Ecclesiastical enclosure, Carrig Island, Co. Kerry
Co. Kerry |
Ecclesiastical Sites
On Carrig Island in County Kerry, there is a monastic enclosure so large and so thoroughly absorbed into the working landscape that it does not appear on Ordnance Survey maps at all.
The site only became clearly legible in 1987, when aerial photographs revealed its true scale: a roughly oval double-banked enclosure stretching some 330 metres north to south and 260 metres east to west across low-lying pastureland. A bivallate enclosure of this type, meaning one defined by two concentric earthen banks rather than one, is a form associated with early medieval ecclesiastical settlements of some importance in Ireland, where the inner boundary marked sacred space and the outer defined a wider zone of activity and protection. Here, both banks have been so thoroughly worked over by centuries of agriculture that they barely register in the ground. The outer bank survives only in fragments, rising to around half a metre. The inner is better preserved in places, but to the north-east and east it has been ploughed out entirely.

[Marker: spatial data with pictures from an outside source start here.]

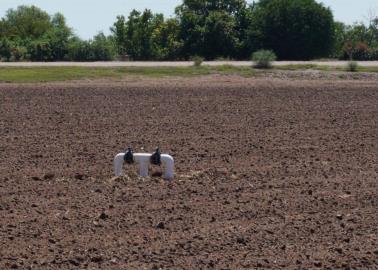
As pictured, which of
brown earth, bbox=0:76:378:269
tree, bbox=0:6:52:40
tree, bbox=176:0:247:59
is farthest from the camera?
tree, bbox=0:6:52:40

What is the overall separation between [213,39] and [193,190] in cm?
4568

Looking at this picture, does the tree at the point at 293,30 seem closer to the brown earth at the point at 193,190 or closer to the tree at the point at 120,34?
the tree at the point at 120,34

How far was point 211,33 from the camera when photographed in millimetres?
56688

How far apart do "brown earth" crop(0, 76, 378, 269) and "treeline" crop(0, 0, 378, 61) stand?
32.0 m

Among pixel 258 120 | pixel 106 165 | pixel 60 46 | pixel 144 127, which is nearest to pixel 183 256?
pixel 106 165

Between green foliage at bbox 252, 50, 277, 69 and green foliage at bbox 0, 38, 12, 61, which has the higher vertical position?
green foliage at bbox 252, 50, 277, 69

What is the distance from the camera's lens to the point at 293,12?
5684 cm

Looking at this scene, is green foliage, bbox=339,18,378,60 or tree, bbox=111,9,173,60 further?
tree, bbox=111,9,173,60

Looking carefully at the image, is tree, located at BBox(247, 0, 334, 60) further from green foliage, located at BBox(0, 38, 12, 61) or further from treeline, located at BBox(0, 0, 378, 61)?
green foliage, located at BBox(0, 38, 12, 61)

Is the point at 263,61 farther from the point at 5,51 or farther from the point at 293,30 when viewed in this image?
the point at 5,51

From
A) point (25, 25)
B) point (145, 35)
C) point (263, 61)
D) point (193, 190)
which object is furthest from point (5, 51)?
point (193, 190)

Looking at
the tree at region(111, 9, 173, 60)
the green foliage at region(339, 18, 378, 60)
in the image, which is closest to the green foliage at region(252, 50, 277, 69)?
the green foliage at region(339, 18, 378, 60)

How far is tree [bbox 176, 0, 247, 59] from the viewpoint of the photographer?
5659cm

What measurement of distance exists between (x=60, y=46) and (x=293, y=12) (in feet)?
44.3
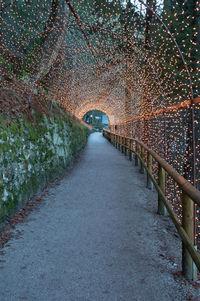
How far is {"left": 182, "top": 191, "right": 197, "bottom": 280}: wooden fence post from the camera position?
2.45m

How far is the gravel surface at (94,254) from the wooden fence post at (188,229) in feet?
0.35

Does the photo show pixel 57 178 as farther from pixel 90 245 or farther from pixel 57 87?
pixel 57 87

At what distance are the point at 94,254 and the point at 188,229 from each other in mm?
1214

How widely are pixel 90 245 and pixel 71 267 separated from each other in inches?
22.7

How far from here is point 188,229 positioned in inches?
97.3

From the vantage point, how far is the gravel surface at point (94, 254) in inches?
92.3

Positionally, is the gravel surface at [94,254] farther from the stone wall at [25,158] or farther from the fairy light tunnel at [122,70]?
the fairy light tunnel at [122,70]

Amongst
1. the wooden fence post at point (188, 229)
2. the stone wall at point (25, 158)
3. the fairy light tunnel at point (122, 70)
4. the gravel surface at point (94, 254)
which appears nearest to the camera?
the gravel surface at point (94, 254)

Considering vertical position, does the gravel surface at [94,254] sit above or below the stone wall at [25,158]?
below

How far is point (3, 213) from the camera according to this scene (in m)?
3.69

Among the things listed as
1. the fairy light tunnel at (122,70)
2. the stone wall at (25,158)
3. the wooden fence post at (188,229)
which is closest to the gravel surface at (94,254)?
the wooden fence post at (188,229)

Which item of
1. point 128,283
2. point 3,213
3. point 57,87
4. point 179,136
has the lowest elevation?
point 128,283

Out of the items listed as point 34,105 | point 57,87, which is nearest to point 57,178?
point 34,105

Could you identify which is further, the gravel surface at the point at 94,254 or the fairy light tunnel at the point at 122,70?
the fairy light tunnel at the point at 122,70
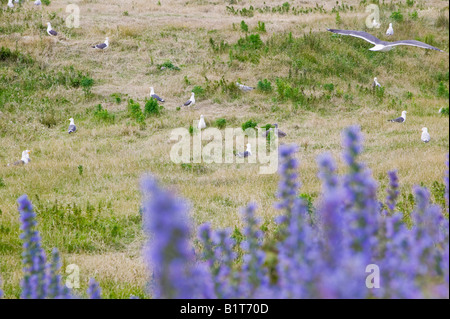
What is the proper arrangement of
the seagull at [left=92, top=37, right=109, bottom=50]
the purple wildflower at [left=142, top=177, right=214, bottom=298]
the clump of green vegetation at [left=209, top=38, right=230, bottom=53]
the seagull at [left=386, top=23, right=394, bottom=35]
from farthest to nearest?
the seagull at [left=386, top=23, right=394, bottom=35], the seagull at [left=92, top=37, right=109, bottom=50], the clump of green vegetation at [left=209, top=38, right=230, bottom=53], the purple wildflower at [left=142, top=177, right=214, bottom=298]

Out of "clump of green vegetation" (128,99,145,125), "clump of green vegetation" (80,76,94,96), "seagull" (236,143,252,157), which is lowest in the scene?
"seagull" (236,143,252,157)

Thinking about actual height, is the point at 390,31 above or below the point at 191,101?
above

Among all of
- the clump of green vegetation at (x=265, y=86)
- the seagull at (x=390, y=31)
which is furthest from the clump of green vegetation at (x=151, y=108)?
the seagull at (x=390, y=31)

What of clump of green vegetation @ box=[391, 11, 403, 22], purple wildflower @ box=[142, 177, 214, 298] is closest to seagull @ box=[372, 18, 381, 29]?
clump of green vegetation @ box=[391, 11, 403, 22]

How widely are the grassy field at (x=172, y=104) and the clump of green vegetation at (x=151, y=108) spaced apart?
0.61ft

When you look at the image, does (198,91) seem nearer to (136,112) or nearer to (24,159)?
(136,112)

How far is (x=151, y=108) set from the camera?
551 inches

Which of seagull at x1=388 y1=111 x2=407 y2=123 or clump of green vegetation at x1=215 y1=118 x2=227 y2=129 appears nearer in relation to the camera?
clump of green vegetation at x1=215 y1=118 x2=227 y2=129

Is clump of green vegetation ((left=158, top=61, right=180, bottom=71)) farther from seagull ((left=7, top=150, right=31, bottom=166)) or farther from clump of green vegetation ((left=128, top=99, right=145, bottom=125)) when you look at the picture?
seagull ((left=7, top=150, right=31, bottom=166))

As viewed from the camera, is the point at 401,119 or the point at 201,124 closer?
the point at 201,124

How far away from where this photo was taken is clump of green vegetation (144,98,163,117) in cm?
1394

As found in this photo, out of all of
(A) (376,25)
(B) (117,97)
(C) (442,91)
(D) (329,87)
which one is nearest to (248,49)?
(D) (329,87)

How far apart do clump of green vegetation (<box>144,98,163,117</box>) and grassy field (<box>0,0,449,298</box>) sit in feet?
0.61

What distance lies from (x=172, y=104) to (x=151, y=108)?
115 centimetres
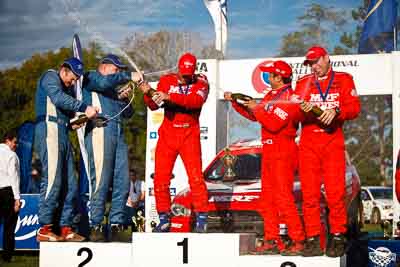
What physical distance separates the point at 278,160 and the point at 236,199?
1.55 m

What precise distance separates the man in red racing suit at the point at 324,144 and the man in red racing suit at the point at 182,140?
107 cm

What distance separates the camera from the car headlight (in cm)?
829

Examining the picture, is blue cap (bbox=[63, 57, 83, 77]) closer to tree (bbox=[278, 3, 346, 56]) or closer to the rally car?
the rally car

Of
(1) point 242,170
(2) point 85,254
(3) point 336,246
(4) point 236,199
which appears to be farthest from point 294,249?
(1) point 242,170

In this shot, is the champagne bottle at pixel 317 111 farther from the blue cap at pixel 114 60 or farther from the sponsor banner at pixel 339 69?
the sponsor banner at pixel 339 69

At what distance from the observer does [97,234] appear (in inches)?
312

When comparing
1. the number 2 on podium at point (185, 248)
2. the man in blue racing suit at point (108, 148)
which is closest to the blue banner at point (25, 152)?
the man in blue racing suit at point (108, 148)

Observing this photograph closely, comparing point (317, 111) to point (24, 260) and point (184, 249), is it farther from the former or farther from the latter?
point (24, 260)

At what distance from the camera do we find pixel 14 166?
9.78 metres

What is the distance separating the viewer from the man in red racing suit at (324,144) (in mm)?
6746

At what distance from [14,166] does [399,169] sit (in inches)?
203

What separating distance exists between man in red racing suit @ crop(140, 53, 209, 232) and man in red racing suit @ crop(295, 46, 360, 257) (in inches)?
42.0

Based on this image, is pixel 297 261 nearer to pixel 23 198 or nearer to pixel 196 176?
pixel 196 176

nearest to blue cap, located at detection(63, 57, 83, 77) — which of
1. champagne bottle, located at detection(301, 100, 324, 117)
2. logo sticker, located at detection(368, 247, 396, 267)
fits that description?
champagne bottle, located at detection(301, 100, 324, 117)
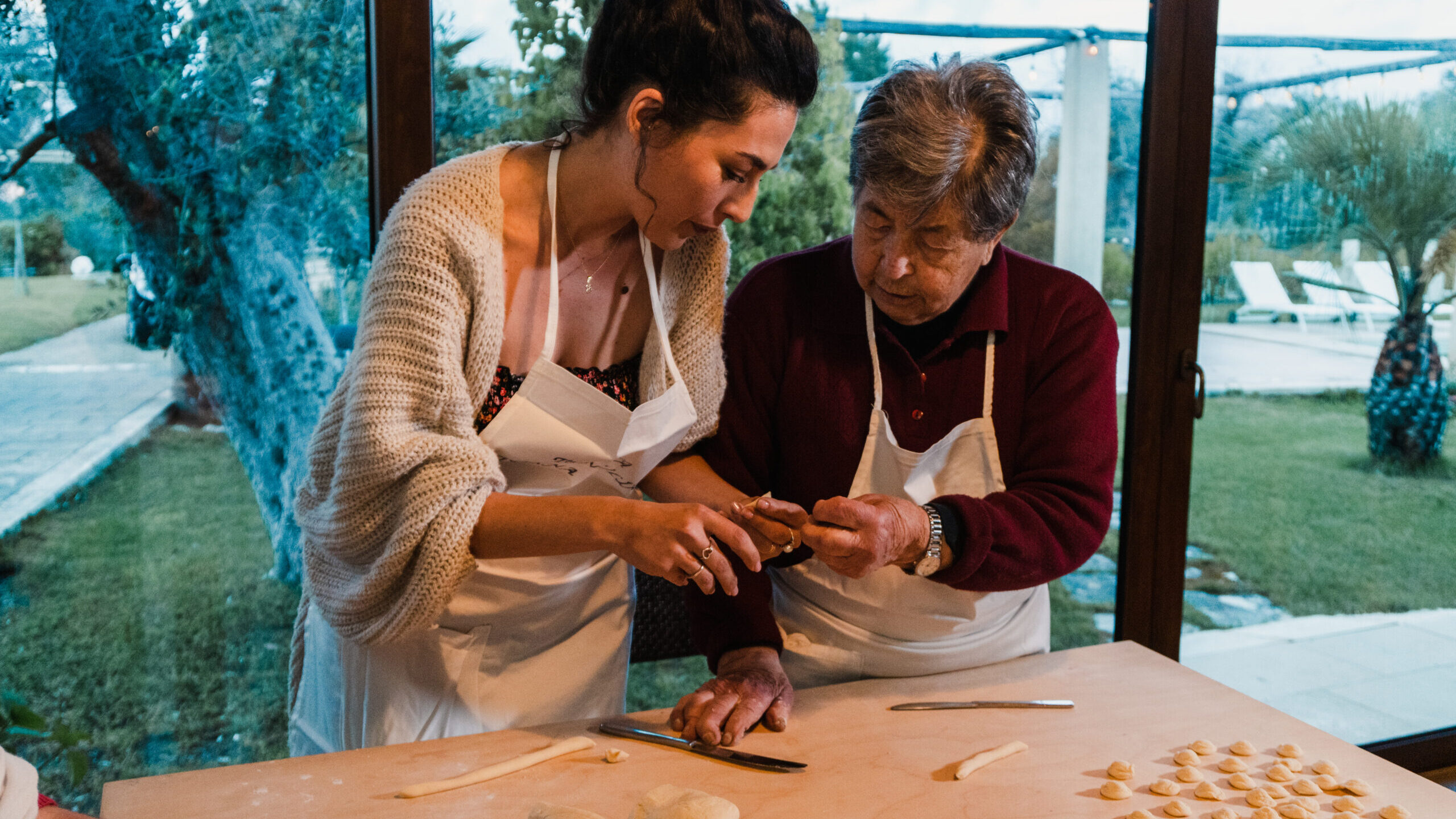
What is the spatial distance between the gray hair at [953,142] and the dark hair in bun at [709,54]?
0.60 ft

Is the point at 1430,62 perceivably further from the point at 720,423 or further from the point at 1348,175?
the point at 720,423

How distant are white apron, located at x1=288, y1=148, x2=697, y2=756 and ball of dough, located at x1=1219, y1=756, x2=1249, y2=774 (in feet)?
2.79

Within the enclosure, the traces of an early religious community are still just visible if you know what to look for. The foundations of house-sites and other structures survive across the interior, though a later fieldbank cutting an inverted V-shape through the centre has damaged several of them, and the southern portion has been so continuously ploughed that nothing remains above ground there. A bohareen, the Irish term for a narrow country lane, cuts through the northern sector of the enclosure, running north-west to south-east, bisecting what would once have been a coherent religious precinct. Between the inner and outer banks to the north-west, faint ridge lines suggest earlier cultivation. Alongside these older remains sits a fifteenth-century friary, a relatively late addition to a site with much deeper ecclesiastical roots, accompanied by a holy well traditionally associated with the friars. The combination of early enclosure, medieval friary, and holy well points to a site that remained in active religious use across a very long span of time, even as its physical fabric was steadily dismantled and redistributed into field walls and farm tracks.